RNA machines play a pivotal role within cells yet little is known about their structures. We seek to gain a structure/function understanding of these machines at atomic detail to provide insights into human diseases associated with aberrant splicing and telomerase defects.
Non-coding RNAs play diverse cellular roles acting as messengers, regulators, structural scaffolds, and catalytic ribozymes. We use a combination of biochemistry and structural biology to understand the architecture and catalytic mechanisms of RNA molecular machines, exploring the complexity of RNA structure and the proteins that coordinate to them. The lab is currently focused on two RNA machines: the RNA splicing apparatus and the telomerase ribonucleoprotein (RNP) complex.
The spliceosome and self-splicing group II intron ribozymes share a conserved RNA core that catalyzes the RNA splicing reaction. It is estimated that at least 15% of human diseases arise from defects in splicing. A detailed understanding of the complexity within the splicing machinery is of paramount importance for developing treatments to these diseases. We aim to capture atomic resolution “snap shots” of each step along the splicing reaction, and biochemically probe the molecular interactions that drive their function.

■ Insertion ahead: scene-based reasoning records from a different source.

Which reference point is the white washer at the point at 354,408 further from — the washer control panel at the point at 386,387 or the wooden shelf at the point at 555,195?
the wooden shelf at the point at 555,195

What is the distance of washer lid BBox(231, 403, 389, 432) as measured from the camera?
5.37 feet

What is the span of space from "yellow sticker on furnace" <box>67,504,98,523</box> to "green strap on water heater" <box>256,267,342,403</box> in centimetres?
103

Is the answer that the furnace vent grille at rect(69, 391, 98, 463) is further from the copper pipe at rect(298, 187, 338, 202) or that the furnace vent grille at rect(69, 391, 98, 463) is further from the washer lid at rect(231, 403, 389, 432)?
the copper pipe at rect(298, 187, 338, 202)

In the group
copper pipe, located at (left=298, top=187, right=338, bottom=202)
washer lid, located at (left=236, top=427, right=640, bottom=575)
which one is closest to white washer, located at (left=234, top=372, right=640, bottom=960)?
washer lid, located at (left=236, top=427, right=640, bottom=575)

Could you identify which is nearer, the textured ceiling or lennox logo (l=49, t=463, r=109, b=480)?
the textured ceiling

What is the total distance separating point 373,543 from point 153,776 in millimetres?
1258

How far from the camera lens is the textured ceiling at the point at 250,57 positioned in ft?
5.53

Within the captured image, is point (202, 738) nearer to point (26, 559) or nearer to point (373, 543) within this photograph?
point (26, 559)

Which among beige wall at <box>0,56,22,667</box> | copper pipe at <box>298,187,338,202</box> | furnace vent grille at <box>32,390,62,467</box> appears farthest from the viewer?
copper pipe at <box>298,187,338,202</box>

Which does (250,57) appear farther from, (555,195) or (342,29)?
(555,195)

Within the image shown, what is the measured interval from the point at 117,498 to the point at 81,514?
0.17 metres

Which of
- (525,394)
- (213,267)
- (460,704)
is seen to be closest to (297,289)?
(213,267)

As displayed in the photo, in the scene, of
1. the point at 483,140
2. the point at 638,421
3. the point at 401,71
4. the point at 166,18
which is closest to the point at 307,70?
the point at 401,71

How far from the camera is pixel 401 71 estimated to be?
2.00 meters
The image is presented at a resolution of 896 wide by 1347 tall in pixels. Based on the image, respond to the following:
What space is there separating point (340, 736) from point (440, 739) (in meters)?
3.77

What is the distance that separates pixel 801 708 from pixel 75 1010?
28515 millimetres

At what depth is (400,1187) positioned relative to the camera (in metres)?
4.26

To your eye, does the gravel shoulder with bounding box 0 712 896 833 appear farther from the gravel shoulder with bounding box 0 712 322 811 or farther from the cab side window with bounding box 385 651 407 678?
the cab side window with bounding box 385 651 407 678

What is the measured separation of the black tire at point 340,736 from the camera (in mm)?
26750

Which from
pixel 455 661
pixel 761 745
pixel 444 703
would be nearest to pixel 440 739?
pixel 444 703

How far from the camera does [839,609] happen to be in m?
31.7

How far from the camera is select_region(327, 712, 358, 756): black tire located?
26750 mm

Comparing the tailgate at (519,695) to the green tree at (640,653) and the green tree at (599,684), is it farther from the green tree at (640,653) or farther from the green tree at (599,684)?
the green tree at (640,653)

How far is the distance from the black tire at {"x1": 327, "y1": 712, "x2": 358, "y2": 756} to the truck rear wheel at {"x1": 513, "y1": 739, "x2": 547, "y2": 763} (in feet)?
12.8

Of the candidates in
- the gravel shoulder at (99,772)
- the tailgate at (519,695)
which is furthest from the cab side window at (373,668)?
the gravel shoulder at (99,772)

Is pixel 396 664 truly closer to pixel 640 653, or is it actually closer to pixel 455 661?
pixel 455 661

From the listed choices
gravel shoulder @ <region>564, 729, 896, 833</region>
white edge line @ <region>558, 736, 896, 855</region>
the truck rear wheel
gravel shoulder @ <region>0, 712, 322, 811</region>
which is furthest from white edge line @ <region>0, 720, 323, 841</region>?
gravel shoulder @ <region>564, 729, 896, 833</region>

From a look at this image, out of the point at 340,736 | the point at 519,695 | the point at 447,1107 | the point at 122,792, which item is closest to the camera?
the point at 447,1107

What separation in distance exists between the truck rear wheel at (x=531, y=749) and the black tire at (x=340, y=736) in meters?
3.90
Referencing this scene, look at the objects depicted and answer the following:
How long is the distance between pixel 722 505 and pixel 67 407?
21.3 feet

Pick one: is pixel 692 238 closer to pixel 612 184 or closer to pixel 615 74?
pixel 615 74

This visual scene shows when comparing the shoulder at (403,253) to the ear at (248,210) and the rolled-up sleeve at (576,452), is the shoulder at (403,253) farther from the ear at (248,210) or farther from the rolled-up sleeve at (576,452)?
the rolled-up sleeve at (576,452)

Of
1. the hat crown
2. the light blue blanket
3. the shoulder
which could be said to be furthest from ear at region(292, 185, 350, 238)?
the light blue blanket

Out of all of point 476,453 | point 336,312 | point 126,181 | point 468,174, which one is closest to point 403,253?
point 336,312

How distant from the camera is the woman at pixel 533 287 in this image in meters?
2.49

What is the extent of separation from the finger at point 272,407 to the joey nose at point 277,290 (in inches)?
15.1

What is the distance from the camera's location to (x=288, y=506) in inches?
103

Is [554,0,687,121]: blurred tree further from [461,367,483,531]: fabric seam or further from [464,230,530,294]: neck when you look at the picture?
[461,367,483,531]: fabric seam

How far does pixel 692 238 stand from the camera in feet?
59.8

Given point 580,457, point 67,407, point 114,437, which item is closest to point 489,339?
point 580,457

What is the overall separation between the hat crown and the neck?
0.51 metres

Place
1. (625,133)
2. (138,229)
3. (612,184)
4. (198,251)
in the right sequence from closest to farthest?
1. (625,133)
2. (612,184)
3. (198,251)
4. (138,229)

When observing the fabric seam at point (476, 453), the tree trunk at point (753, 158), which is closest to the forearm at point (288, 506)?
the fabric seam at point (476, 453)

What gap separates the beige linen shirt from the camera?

Telomerase is a RNP that uses a RNA encoded template in coordination with a reverse transcriptase to add protective telomere DNA repeats at chromosome ends. Telomerase plays a significant role in cellular immortalization, and is therefore important for both cancer and aging. We are currently investigating the structural basis of telomerase RNP holoenzyme assembly, complex activation, and the unique mechanism of short iterative DNA repeat synthesis. Insights gained will provide a foundation for understanding the mechanisms of both inherited and acquired human diseases caused by aberrant telomerase activity.